* TASKS TO PERFORM:
**a)** Output the passage of the FOXM1 and CDC25A study summary from "Purpose of the" to "of FOXM1 and CDC25A." word for word.
**b)** Decide whether each statement agrees with the FOXM1 and CDC25A study summary. Answer yes or no, and quote the words from the summary that settle it. (i) FOXM1 binds directly to the CDC25A promoter. (ii) CDC25A's enhancement of FOXM1 transcriptional activity depends on CDK2 phosphorylation of FOXM1. (iii) Co-immunoprecipitation was used to detect protein interactions between FOXM1 and CDC25B.
**c)** Continue the FOXM1 and CDC25A study summary from its last line.

··· QUOTED PASSAGE ···

Purpose of the Study:

  • To elucidate the mechanism of FOXM1-mediated CDC25A gene transcription.
  • To investigate the functional relationship between FOXM1 and CDC25A in cell cycle control.
  • To determine if CDC25A activates FOXM1 phosphorylation similarly to CDC25B and CDC25C.

Main Methods:

  • Promoter binding assays to assess direct FOXM1 regulation of CDC25A.
  • Analysis of E2F-dependent pathways.
  • Co-expression studies of FOXM1 and CDC25A.
  • Site-directed mutagenesis to investigate FOXM1 phosphorylation sites (T600, T611, T620).
  • Co-immunoprecipitation to detect protein interactions between FOXM1 and CDC25A.

Main Results:

  • FOXM1 directly binds to the CDC25A promoter, regulating its transcription.
  • FOXM1 transcriptional activity is synergistically enhanced by CDC25A co-expression, dependent on CDK1 phosphorylation of FOXM1 at T600, T611, and T620.

··· DATASET CONTENT ···

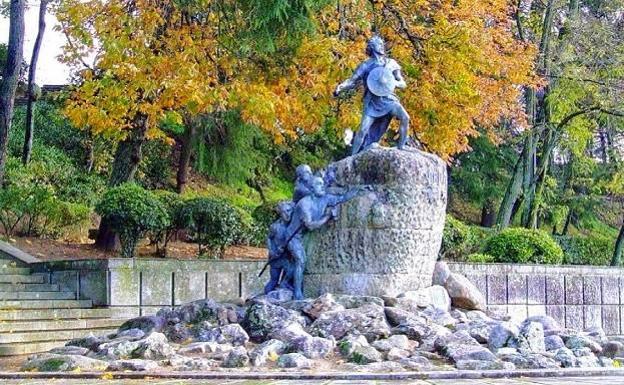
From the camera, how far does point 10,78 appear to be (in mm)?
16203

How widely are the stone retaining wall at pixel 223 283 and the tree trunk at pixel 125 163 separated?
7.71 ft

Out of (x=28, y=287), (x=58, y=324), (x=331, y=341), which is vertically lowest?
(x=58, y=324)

···
··· DATASET CONTENT ···

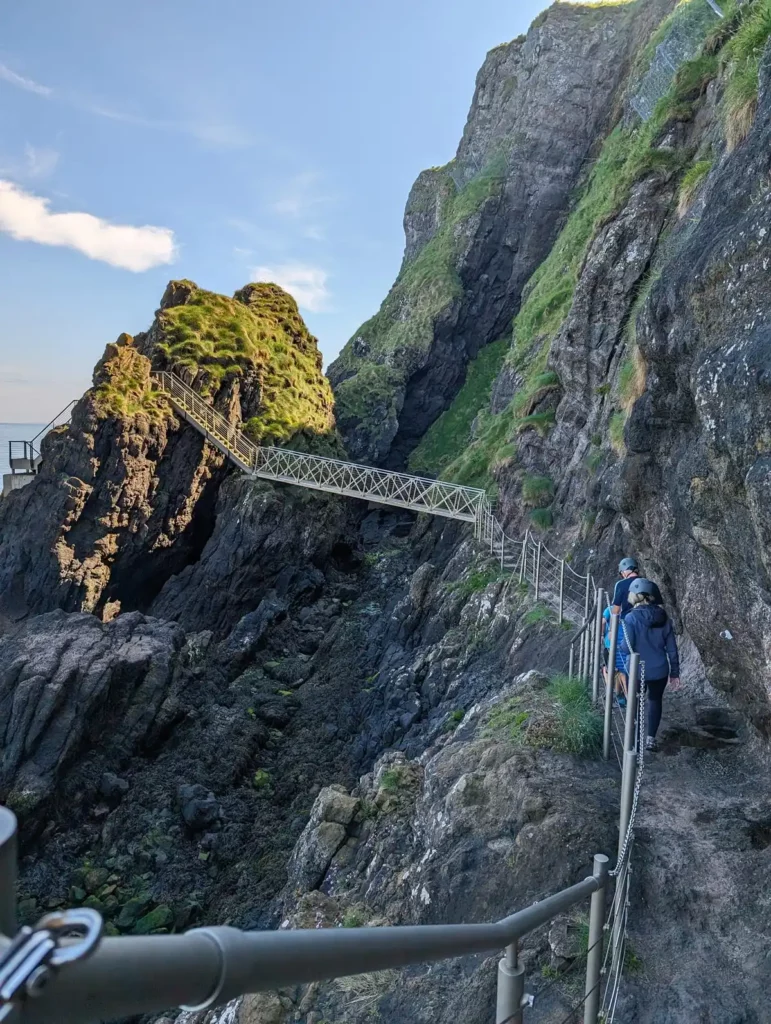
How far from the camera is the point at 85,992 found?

···

* TASK-BY-TASK RESULTS:
**a)**
Purpose of the Study:

  • To elucidate the mechanism of FOXM1-mediated CDC25A gene transcription.
  • To investigate the functional relationship between FOXM1 and CDC25A in cell cycle control.
  • To determine if CDC25A activates FOXM1 phosphorylation similarly to CDC25B and CDC25C.

Main Methods:

  • Promoter binding assays to assess direct FOXM1 regulation of CDC25A.
  • Analysis of E2F-dependent pathways.
  • Co-expression studies of FOXM1 and CDC25A.

**b)**
(i) Yes: "FOXM1 directly binds to the CDC25A promoter, regulating its transcription."
(ii) No: "dependent on CDK1 phosphorylation of FOXM1 at T600, T611, and T620."
(iii) No: "Co-immunoprecipitation to detect protein interactions between FOXM1 and CDC25A."

**c)**
  • A novel interaction between FOXM1 and CDC25A was identified, enhanced by FOXM1 phosphorylation and dependent on CDC25A phosphatase activity.

Conclusions:

  • FOXM1 directly regulates CDC25A transcription through promoter binding and activation of E2F pathways.
  • CDC25A enhances FOXM1 transcriptional activity via CDK1-mediated phosphorylation, establishing a positive feedback loop.
  • A novel, phosphorylation-dependent interaction between FOXM1 and CDC25A provides new insights into cell cycle control mechanisms.